===== Data for processing =====
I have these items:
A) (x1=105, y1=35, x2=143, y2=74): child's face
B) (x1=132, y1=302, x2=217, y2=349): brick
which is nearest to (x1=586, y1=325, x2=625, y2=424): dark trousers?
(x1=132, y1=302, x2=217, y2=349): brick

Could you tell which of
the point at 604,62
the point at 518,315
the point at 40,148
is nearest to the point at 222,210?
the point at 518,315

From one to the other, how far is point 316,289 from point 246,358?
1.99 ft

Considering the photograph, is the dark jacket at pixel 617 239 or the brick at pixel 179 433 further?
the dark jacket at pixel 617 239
=====
## Prompt
Rewrite all the data above, putting "closest" wherever "nearest" appears and leaving every other part unchanged.

## Answer to the problem
I have these items:
A) (x1=105, y1=35, x2=143, y2=74): child's face
B) (x1=132, y1=302, x2=217, y2=349): brick
which is closest to (x1=586, y1=325, x2=625, y2=424): dark trousers?
(x1=132, y1=302, x2=217, y2=349): brick

Could you tell which of
the point at 604,62
the point at 518,315
the point at 40,148
is closest to the point at 222,210?
the point at 518,315

From one to the other, how far is point 316,289 from point 246,358?
1.99 ft

Considering the photograph, is the dark jacket at pixel 617 239 or the brick at pixel 179 433 further?
the dark jacket at pixel 617 239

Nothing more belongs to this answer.